> [Challenge A] Using the blog post on saving game data in Android below, decide whether each statement agrees with it: (i) Android offers three ways to store persistent data; (ii) in the race timer example, the stopwatch timer counts as persistent data; (iii) the simple-settings file handles dynamic lists of complex objects well. Answer yes or no for each, quoting the deciding words of the post.

> [Extract]
***

Posted by Plaidman on April 6th, 2010

Now that we have our first trappings of a proper game, we should make it save the game between gaming sessions.

Android provides us with four ways to save our data from being lost forever, but first I will go on a tangent to explain the two types of data we should be concerned with: persistent and transient. Let’s say we’re writing a race timer application that keeps track of fastest times and includes a stopwatch function. In this case, the fastest times are persistent data because we want to be able to go into the application and see them after we close it. The stopwatch timer is transient because we don’t care to keep it if we close the application after a session of races. In most cases it’d be a nice feature to keep the stopwatch timer, but for the sake of the example, we don’t care about it.

Android offers us three ways to store persistent data: simple-settings based based, flat-file based, and database based data files. It also comes with a fourth way for transient-only data, but we’ll get to that later.

The first way is the simple-settings file, which will store simple primitives – a boolean true/false, a number, some text – and offers a very clean way to load the data later. This is good for simple settings, as the name would imply, but it’s not great for more complex things like custom objects or dynamic lists of simple objects, or dynamic lists of complex objects, god forbid. For that we’ll need something more flexible.

Databases offer a wonderfully powerful way to easily organize data and link the relevant pieces together, and provide a great interface for pulling only little bits of data at a time as it’s needed. For instance, if you have a notepad application that you want to pull out the titles of each note to display in a list, then you click on one and it loads that specific note’s body text at that time – the benefit is you don’t need to pull every note’s body text to display the initial note list, you can save it until you choose which note you want to view. The drawback of using this method is there’s a lot of overhead to creating and using the database. If we’re not selectively loading our data – as is the case with the game – the benefit is lost and the overhead is not worth it.

***

> [Dataset excerpts]

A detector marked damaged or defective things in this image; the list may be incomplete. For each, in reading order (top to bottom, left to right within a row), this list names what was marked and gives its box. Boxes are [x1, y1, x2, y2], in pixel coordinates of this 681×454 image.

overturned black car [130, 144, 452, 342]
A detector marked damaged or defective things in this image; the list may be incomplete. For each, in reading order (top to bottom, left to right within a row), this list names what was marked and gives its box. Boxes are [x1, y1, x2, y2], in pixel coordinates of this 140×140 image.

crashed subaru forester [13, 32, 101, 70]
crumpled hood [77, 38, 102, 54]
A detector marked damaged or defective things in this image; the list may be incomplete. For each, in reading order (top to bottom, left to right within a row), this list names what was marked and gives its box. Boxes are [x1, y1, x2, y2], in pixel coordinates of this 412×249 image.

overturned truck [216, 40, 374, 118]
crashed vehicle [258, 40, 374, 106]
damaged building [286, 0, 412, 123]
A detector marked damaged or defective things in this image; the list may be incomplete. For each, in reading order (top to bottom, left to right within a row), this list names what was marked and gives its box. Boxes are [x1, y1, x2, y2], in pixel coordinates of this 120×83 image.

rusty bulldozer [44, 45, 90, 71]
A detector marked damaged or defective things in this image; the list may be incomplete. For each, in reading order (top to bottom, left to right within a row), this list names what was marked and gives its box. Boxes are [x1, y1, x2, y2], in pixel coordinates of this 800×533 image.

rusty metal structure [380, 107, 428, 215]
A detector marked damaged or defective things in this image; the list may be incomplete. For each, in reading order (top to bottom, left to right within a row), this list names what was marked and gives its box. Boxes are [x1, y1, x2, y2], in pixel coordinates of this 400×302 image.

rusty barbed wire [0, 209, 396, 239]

***

> [Challenge B] In the records, rewrite the lines starting at the one containing "this 412×249 image." and ending at the one containing "overturned truck [216, 40, 374, 118]", substituting "broken or faulty" for "damaged or defective" and leaving everything else unchanged. Give only those lines.

> [Result A]
(i) Yes: "Android offers us three ways to store persistent data"
(ii) No: "The stopwatch timer is transient"
(iii) No: "it’s not great for more complex things like custom objects or dynamic lists of simple objects, or dynamic lists of complex objects"

> [Result B]
A detector marked broken or faulty things in this image; the list may be incomplete. For each, in reading order (top to bottom, left to right within a row), this list names what was marked and gives its box. Boxes are [x1, y1, x2, y2], in pixel coordinates of this 412×249 image.

overturned truck [216, 40, 374, 118]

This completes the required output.